Before she could ease away, Josh pulled her right back into himself, wrapping his arm around her waist. “We don't have to. We could stay here. We could take a swim in the pool and thenâ”
“No.” She pulled away. “Then it would be over. I don't want it to go fast.”
Fast?
Was she kidding? Josh wanted to tell her they could make love from this moment clear to the end of tomorrow, then take a rest and start all over again, but was afraid to push too hard. If he pissed her off, she might just change her mind. So, like a good boy, Josh simply went with the flow as Tess got her purse, took his hand, then led him out of the house to the car.
“I almost forgot.” She tossed him the keys.
“You sure you want me to drive?”
“You are licensed, aren't you?”
“What would it matter when Vic's not going to like this?

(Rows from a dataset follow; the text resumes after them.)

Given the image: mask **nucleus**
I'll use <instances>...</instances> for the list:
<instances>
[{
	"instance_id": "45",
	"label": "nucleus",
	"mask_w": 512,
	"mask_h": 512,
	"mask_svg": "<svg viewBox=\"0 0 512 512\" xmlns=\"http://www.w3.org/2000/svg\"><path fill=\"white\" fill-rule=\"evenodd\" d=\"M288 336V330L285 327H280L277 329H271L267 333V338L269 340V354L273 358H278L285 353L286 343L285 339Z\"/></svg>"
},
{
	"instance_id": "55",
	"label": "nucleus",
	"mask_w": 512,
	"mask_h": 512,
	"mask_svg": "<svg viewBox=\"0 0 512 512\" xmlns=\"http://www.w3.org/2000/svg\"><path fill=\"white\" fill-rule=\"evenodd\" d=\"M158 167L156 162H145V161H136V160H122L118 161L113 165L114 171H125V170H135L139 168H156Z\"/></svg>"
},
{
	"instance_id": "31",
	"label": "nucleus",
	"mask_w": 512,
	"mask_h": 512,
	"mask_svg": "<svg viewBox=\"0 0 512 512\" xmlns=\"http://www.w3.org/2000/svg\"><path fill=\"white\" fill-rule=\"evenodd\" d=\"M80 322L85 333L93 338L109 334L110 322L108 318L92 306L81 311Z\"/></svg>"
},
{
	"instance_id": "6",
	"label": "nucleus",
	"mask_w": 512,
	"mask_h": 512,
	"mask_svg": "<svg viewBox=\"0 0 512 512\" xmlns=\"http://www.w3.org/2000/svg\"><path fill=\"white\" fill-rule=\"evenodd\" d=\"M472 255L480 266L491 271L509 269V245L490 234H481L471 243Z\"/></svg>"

He's going to tell you this is no way for a bodyguard to act.”
“Things change.”
That they did, and Josh was afraid to ask what she meant by that. Ever since Alan made those stupid comments in the office Tess hadn't been her usual cocky self. Dammit, Josh wanted that woman back.
“Sometimes for the better,” he said.
She regarded the house and the grounds for a moment more before meeting his gaze. Her eyes sparkled in the moonlight. “We should go.”
Josh didn't want to, and once they were there, he couldn't wait to leave.
No more ground rules,
she had said back at the house and obviously meant that to include here.
As the man across their table said something, Josh nodded agreeably even though he hadn't a clue what was being discussed, because his attention was still on Tess.
The moment they were seated, she had wrapped her leg behind his, then leaned toward him so that he couldn't miss her powdery fragrance or the way her gown gapped in front, showing him quite a bit of her right breast.
For the next twenty minutes, Josh endured that sweet torture until the event's speaker said something that had everyone turning in their chairs and looking at him.
At just that moment, Tess ran her fingers down the inside of Josh's right thigh.
Holy shit.
He lowered his head, breathed hard, then slid his gaze to her.
Her attention, like the others, was still on the speaker. Her fingers, however, were creeping back up his thigh. Just as she stroked his groin, Josh wrapped his fingers around her wrist.
Although Tess's gaze remained on the speaker, she did lift her brows.
Leaning close, Josh whispered, “No more ground rules?”